→ THE TASKS:
[1] According to the NJ Transit letters, what has Congress failed to fund?
[2] Carry on the NJ Transit letters from their final sentence.

→ EXTRACT TO READ:

Regarding "What's going on at NJ Transit?" (Page L-1, Sept. 25):

You recently reported on NJ Transit's board not meeting in public for some time. Then consider the major mismanagement of the NJ Transit train fleet during Superstorm Sandy.

Perhaps these issues and this recent deadly crash point toward serious organizational deficiencies within NJ Transit. It is certainly worth investigating.

Michael J. Falso

Wayne, Sept. 30

*

Regarding "High speed into chaos" (Page A-1, Sept. 30):

The Hoboken train crash is a tragic reminder that rail safety has to be a top priority.

Rail train safety has been the call of the Coalition to Ban Unsafe Oil Trains. This tragic crash of a commuter train and the derailments of trains carrying volatile Bakken crude oil through our communities and those of 25 million others are predictable. Congress has failed to fund the repair of rail and bridge infrastructure throughout the United States.

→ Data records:

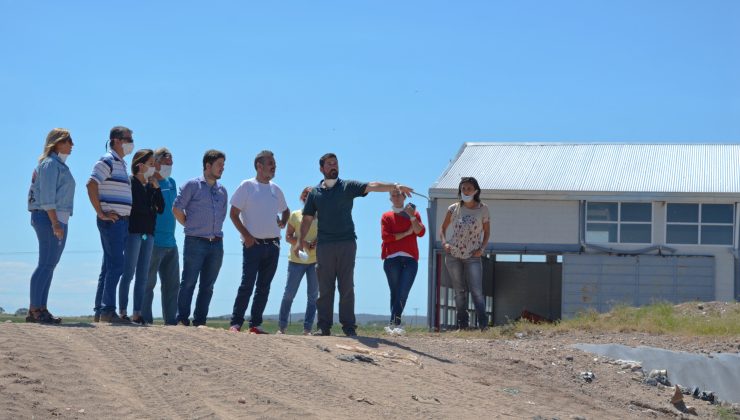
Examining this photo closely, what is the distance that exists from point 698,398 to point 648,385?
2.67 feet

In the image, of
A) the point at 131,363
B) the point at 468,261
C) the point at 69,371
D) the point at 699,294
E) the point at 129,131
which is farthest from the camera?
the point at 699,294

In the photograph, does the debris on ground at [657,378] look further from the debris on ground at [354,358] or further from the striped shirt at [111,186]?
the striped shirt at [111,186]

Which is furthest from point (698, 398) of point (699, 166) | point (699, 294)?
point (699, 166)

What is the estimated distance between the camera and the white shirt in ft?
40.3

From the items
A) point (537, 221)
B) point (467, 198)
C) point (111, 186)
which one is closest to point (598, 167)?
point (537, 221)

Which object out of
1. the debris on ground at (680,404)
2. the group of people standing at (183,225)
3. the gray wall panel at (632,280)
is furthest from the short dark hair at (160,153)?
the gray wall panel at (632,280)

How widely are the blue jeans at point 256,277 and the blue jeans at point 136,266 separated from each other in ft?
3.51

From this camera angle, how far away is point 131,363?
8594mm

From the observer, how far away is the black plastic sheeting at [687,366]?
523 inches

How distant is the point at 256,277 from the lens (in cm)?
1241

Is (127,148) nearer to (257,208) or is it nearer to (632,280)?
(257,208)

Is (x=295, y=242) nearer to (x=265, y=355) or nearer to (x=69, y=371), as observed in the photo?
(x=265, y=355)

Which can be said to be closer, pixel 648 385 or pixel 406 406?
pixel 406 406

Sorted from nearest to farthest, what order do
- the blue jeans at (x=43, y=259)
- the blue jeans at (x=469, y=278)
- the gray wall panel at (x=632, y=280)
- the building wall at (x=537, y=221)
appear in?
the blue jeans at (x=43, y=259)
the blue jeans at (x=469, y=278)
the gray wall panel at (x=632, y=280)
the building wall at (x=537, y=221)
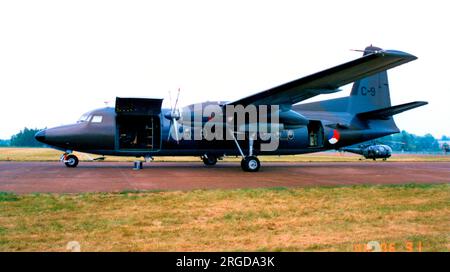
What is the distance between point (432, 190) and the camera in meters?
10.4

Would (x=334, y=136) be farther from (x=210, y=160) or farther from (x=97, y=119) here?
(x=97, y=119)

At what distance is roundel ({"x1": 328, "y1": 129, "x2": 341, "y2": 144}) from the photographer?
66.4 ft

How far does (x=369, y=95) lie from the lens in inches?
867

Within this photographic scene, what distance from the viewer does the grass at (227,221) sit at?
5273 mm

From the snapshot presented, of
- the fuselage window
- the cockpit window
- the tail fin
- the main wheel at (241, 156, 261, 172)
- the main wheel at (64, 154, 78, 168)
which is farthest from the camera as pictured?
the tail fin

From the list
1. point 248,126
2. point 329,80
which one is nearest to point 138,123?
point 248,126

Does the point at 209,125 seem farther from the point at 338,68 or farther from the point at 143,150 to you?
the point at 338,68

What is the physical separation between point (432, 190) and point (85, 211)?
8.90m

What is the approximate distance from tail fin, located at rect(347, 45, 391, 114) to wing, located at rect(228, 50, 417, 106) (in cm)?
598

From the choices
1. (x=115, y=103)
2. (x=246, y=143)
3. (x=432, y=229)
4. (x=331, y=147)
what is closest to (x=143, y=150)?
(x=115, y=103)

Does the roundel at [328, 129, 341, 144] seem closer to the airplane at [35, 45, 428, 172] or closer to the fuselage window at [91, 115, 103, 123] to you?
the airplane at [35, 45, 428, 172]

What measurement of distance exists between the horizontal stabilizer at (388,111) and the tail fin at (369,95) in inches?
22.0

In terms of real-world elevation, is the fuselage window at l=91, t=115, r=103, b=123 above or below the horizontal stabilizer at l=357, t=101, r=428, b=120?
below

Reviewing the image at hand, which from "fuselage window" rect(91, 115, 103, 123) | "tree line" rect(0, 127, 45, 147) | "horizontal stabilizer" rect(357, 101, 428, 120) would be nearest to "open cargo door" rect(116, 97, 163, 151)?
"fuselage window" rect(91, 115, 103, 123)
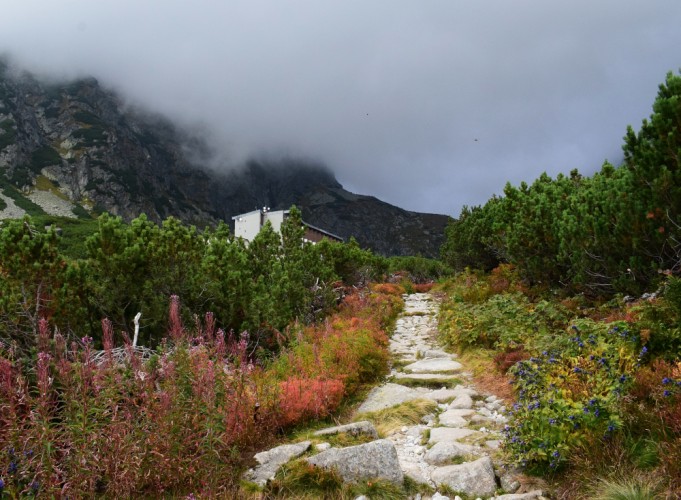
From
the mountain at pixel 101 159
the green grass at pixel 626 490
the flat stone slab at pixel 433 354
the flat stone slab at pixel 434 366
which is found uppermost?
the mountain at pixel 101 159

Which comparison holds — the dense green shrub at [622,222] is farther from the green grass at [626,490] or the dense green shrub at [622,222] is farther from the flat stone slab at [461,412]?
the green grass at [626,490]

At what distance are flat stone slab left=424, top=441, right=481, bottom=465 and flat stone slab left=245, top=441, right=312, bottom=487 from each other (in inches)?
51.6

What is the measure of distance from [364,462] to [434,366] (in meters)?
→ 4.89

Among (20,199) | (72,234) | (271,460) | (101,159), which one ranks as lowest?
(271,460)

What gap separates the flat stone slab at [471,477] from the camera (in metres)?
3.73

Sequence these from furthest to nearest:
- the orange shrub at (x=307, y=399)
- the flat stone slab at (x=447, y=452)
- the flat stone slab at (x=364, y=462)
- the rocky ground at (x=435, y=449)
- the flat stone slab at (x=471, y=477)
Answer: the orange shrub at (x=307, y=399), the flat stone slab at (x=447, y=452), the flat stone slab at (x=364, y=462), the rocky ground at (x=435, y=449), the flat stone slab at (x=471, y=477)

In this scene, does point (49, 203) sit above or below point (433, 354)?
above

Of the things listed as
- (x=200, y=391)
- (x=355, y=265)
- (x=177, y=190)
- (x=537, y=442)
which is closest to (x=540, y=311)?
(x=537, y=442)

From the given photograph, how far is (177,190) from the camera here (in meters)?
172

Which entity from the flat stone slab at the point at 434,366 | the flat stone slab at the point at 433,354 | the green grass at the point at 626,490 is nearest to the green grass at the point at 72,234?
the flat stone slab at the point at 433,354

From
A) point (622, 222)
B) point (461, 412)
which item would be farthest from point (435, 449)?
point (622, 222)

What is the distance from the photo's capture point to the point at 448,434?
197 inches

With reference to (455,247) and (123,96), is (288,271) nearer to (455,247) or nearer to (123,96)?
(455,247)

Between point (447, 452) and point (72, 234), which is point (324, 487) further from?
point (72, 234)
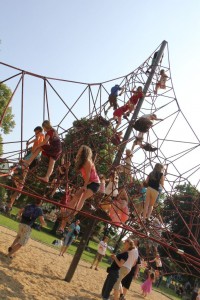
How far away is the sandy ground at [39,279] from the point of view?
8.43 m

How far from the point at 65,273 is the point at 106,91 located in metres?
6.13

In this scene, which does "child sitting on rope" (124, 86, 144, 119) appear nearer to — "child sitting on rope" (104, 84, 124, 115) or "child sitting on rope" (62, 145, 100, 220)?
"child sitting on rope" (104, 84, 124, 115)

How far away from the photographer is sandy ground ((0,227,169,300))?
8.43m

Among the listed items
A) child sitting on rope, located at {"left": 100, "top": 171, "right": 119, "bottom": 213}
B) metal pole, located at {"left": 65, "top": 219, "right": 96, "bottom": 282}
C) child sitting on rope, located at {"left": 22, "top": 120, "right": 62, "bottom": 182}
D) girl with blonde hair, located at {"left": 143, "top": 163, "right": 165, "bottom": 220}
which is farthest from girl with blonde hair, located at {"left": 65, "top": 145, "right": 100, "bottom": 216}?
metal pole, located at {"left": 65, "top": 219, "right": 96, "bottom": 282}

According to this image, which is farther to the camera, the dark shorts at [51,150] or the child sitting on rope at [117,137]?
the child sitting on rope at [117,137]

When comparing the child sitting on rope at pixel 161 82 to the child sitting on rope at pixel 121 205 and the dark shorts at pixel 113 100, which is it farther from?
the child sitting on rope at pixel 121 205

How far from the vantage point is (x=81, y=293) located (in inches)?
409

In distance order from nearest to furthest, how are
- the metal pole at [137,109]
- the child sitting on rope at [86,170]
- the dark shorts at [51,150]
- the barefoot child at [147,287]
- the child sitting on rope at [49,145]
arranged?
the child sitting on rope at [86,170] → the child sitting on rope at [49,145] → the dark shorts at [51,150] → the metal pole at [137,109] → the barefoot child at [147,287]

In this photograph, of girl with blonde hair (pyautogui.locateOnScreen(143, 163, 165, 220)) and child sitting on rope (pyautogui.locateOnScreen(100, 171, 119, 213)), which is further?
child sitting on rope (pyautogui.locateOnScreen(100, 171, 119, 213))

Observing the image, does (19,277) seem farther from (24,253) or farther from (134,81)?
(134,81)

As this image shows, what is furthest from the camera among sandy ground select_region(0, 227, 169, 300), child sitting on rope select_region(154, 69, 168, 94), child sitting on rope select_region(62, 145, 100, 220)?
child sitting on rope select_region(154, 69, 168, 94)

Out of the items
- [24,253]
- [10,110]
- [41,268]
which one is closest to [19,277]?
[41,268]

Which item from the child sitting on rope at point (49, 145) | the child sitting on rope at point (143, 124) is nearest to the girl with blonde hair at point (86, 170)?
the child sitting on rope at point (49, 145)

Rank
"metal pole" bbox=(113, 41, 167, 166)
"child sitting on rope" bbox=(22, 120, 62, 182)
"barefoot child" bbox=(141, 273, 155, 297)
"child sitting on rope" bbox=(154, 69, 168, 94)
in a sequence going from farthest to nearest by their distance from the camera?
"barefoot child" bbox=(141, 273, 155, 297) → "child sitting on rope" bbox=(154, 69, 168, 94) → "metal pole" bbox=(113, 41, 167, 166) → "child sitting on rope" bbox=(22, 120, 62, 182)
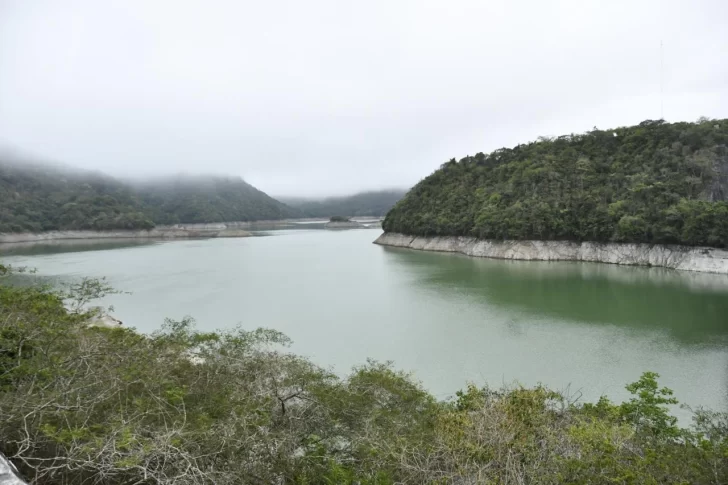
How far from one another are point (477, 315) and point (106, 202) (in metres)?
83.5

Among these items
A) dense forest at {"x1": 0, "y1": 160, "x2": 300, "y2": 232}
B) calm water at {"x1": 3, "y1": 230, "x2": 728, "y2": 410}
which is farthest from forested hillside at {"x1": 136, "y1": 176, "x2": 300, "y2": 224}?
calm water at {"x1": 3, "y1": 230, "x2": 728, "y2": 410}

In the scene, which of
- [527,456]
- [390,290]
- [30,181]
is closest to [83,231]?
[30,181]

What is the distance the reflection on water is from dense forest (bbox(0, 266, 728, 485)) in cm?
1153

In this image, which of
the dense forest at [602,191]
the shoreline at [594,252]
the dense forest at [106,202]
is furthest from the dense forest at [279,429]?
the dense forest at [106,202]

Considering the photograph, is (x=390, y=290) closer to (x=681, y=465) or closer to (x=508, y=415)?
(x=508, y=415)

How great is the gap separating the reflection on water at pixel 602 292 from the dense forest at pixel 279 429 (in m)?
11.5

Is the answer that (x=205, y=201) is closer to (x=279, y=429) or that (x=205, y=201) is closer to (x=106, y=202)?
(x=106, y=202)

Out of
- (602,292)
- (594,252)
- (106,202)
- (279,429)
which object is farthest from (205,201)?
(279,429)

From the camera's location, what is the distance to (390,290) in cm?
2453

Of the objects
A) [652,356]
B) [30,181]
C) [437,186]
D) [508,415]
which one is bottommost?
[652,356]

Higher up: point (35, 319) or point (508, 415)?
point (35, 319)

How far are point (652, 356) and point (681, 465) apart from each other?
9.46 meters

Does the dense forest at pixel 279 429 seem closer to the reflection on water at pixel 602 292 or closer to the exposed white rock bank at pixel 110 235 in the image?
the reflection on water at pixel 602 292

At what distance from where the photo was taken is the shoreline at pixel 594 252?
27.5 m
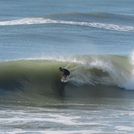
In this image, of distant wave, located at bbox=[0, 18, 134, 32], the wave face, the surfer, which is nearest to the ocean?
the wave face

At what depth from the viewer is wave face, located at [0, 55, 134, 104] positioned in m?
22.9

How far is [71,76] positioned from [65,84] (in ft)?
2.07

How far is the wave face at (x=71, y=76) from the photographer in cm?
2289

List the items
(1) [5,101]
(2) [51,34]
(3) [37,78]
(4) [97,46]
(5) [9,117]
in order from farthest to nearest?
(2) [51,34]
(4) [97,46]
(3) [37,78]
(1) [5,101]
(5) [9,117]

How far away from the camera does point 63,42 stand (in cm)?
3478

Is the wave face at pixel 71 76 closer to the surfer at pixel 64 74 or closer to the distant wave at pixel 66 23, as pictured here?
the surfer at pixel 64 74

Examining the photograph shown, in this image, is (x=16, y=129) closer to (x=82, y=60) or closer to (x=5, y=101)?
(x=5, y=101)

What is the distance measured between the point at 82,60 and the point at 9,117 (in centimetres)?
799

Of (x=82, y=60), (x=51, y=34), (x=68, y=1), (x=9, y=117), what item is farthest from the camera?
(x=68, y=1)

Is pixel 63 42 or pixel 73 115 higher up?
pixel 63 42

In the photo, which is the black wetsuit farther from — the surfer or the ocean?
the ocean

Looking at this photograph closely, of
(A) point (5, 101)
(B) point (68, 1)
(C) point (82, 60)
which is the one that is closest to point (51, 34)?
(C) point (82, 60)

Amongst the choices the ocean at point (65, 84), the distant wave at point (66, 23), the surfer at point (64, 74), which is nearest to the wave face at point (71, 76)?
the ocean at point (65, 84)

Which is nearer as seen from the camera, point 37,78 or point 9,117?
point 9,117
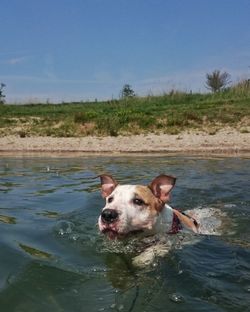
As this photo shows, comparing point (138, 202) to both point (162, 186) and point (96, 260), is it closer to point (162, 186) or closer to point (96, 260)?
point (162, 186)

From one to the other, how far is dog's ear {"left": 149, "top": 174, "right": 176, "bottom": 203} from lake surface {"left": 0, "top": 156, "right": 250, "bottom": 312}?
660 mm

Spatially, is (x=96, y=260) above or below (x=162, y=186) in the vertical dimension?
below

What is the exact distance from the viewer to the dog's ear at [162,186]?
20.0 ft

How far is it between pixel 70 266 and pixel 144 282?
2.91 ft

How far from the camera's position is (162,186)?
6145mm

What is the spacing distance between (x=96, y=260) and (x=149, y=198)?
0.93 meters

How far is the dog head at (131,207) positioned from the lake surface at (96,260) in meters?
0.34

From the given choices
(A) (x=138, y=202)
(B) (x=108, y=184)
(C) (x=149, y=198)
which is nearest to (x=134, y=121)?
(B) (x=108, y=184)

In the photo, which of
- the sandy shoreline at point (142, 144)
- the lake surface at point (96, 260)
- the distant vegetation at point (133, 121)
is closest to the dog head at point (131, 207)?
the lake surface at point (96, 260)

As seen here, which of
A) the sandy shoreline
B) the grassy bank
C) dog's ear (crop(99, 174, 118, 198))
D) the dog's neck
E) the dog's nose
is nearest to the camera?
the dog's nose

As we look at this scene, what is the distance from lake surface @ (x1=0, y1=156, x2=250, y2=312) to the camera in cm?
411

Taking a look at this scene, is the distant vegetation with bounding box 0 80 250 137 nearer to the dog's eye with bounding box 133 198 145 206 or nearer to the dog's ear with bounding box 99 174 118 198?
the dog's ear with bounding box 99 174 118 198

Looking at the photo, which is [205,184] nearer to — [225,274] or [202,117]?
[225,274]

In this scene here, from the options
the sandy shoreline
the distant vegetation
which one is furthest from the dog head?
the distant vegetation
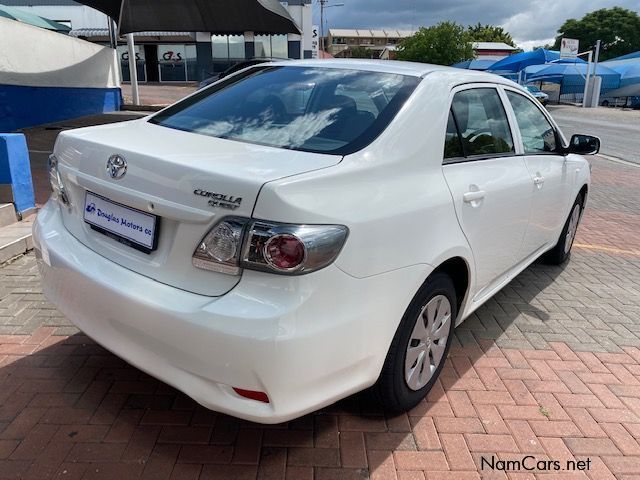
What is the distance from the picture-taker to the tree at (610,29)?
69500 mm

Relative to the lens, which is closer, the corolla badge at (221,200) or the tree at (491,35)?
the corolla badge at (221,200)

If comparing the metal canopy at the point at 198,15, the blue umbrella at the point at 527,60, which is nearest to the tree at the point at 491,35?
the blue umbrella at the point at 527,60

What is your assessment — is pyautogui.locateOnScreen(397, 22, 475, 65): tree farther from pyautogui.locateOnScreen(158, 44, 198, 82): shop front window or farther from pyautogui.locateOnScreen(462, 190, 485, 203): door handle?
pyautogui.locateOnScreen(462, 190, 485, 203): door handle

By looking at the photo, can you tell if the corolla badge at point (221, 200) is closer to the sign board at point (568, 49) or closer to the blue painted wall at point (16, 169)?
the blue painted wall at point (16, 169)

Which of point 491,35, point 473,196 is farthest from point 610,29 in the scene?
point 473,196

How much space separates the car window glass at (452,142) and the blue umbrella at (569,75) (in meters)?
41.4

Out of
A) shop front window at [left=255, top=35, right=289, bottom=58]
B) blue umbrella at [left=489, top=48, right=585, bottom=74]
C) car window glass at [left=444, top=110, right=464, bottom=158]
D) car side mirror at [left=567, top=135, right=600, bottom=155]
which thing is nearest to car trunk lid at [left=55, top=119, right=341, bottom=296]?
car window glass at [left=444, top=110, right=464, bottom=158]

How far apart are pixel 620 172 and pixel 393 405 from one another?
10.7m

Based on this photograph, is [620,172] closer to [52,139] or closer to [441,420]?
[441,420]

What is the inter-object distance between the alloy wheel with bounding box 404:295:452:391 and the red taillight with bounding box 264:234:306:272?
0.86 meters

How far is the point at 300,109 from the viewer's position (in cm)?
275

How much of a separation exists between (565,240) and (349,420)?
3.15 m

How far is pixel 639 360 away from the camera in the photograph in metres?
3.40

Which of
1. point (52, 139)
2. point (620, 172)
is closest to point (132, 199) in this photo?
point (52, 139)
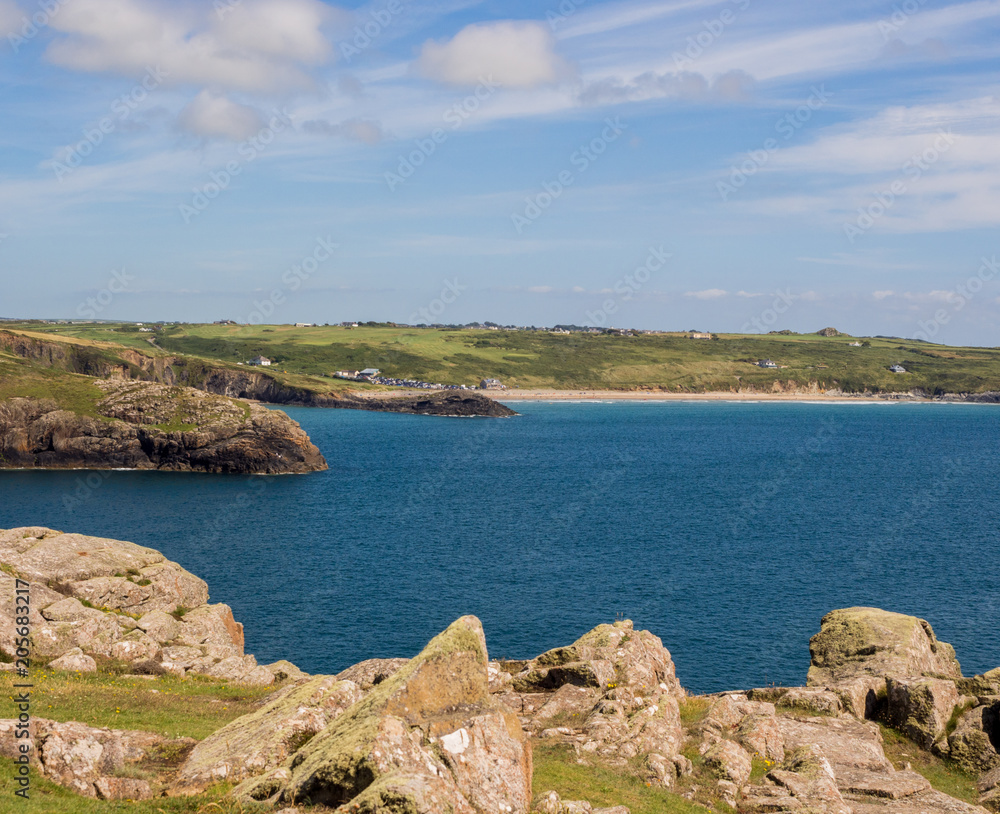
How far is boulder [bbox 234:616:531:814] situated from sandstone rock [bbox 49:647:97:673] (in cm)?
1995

→ REPLIES:
[1] The repair of rail and bridge infrastructure throughout the United States.

[2]
Congress has allowed interstate rail companies to inspect their own tracks and bridges and report to no one. Our coalition, along with Hackensack Riverkeeper, has been pleading with the Federal Railroad Administration to inspect the CSX rail bridge where the Overpeck Creek and the Hackensack River meet. This is a bridge in serious disrepair.

But repairs or replacement of bridges have been delayed by lack of funds as a result of the state Transportation Trust Fund stalemate. Plus, there are not many rail bridge inspectors.

The trains carrying oil that run through Bergen County, Jersey City and Newark on the way to refineries are tragedies waiting to happen. People must speak out to demand of candidates and elected officials to make rail safety a priority.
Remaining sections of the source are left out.